[Document start]

This program prints the 10th Fibonacci number using recursive calls. I like using this program to benchmark interpreters and compilers because it spawns many functions.

I won't go through this step by step but I'll explain the push_closure instruction.

In order to represent user-defined functions, they are stored in bytecode as a closure. They have two parts — a list of parameters that are passed in by the call_lambda instruction, and some bytecode to execute.

When push_closure runs, this entire closure is pushed onto the stack, and it can then be stored in the current stack frame using store_var.

A closure needs to be on the stack in order to be executed by call_lambda. It's pushed onto the stack by calling load_var on a variable that points to a closure.

When execution enters a closure, a child stack frame is created with the arguments that were popped from the stack by call_lambda. The child stack frame allows local variables to be set (and discarded after the closure). If the variable isn't found in the current stack frame, the VM looks for it in parent frames, working its way up through the nested stack frames until it either finds the variable or reaches the top.

[Document end]
[Dataset extract start]

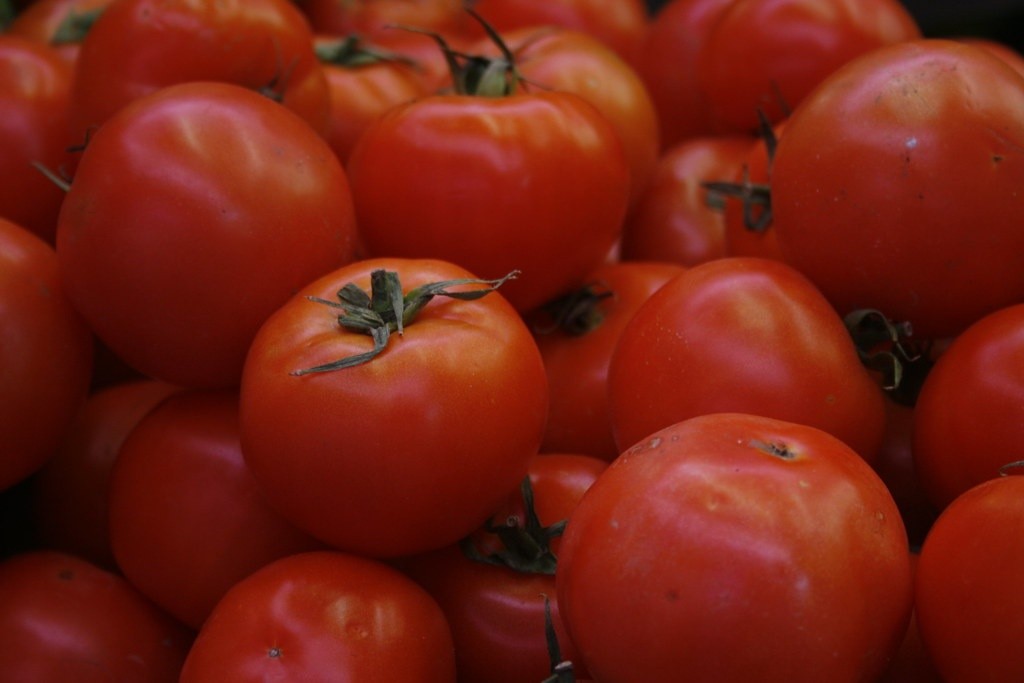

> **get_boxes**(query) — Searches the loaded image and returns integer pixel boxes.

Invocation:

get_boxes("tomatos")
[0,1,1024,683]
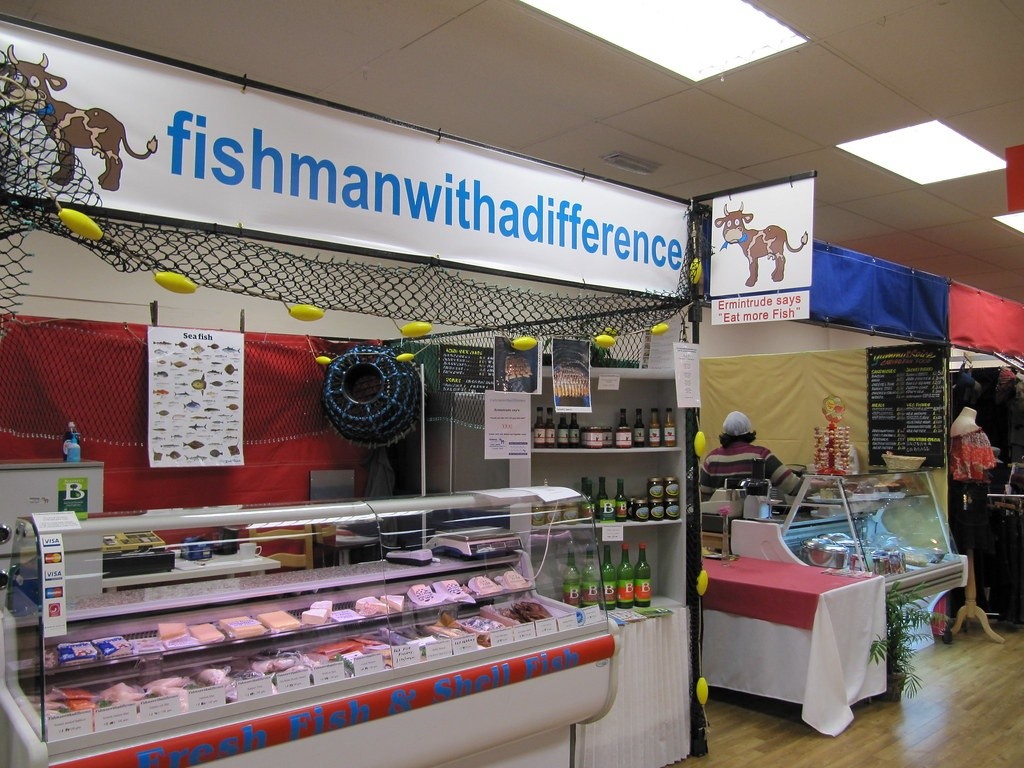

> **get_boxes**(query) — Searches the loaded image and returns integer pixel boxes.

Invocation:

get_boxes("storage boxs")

[Dataset extract end]
[Dataset extract start]

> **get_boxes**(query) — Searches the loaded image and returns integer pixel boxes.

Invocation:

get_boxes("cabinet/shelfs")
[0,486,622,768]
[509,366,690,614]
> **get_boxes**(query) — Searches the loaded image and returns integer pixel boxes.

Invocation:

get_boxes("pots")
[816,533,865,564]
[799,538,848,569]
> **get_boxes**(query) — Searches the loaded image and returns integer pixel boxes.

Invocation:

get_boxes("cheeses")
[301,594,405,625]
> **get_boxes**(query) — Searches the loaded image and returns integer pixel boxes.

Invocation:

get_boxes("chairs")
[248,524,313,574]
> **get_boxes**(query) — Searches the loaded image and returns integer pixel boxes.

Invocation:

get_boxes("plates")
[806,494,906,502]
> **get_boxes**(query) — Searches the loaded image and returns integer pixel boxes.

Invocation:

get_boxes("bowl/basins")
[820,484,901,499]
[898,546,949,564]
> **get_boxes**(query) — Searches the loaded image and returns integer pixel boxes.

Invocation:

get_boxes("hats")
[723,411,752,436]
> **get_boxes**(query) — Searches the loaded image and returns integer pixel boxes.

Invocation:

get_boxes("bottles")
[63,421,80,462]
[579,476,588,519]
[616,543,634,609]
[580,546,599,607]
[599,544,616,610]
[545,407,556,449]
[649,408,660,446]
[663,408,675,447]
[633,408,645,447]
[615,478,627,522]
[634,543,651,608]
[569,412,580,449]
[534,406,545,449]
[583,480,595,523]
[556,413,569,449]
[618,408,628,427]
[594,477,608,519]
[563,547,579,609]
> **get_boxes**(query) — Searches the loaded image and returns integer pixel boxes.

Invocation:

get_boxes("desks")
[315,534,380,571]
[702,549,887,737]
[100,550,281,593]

[Dataset extract end]

What is being asked — Name every bytecode instruction mentioned in the text on bytecode closures. The listing has no connection to the text on bytecode closures.

Finished exercise — push_closure, call_lambda, store_var, load_var